What you should do: According to the introduction to compute nodes below, how many cores does one Bianca node have?

Document excerpt:

Introduction to compute nodes¶
Learning objectives
- This is a short introduction in how to reach the calculation/compute/worker nodes
- The learners should be able to:
- Run simple jobs in the batch system
- Run interactively on compute nodes
- See when to run interactive and when to use batch system
- Check the progress of their jobs
Notes for teachers
Teaching goals:
- The learners demonstrate to have run in interactive
- The learners demonstrate to have run batch job
- The learners demonstrate to have understood when to use batch or interactive
- The learners demonstrate to have understood how to plan for jobs
Schedule (50 minutes):
- 10 minutes: lecturing
- 15 minutes type-alongs x 2
- 20 minutes: exercise + quiz
- 5 minutes: discuss answers
Nodes and cores¶
- Bianca contains hundreds of nodes.
- Each node is like a ordinary computer without a screen.
- One Bianca node consists of 16 cores.

Collected data entries:

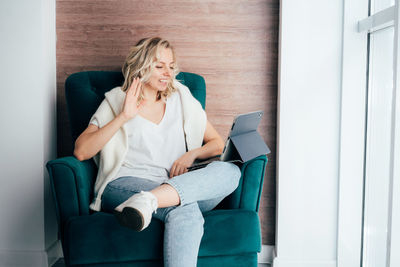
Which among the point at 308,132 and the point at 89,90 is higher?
the point at 89,90

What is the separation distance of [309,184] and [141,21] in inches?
55.1

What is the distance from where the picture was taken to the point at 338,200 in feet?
7.07

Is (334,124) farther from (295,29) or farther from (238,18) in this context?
(238,18)

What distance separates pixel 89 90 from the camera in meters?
2.12

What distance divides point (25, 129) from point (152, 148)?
2.62 ft

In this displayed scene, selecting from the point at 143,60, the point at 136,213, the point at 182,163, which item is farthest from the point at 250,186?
the point at 143,60

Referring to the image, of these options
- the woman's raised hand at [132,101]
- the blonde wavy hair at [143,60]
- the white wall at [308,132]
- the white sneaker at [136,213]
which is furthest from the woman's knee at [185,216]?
the white wall at [308,132]

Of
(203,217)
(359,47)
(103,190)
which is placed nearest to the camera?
(203,217)

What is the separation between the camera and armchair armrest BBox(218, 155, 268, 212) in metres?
1.75

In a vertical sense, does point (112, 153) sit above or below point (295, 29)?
below

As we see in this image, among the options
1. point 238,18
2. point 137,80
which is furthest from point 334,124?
point 137,80

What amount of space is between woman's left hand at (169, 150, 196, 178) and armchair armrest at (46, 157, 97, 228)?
0.42 m

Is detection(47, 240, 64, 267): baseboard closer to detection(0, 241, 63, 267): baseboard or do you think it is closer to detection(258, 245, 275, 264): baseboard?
detection(0, 241, 63, 267): baseboard

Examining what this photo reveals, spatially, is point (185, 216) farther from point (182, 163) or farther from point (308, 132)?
point (308, 132)
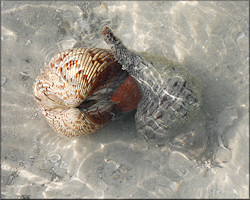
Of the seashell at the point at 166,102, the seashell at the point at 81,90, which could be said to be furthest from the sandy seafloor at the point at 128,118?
the seashell at the point at 81,90

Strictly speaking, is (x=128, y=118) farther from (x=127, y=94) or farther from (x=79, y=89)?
(x=79, y=89)

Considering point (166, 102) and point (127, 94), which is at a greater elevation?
point (166, 102)

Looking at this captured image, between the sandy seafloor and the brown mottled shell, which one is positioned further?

Response to the exercise: One Bianca node has 16 cores.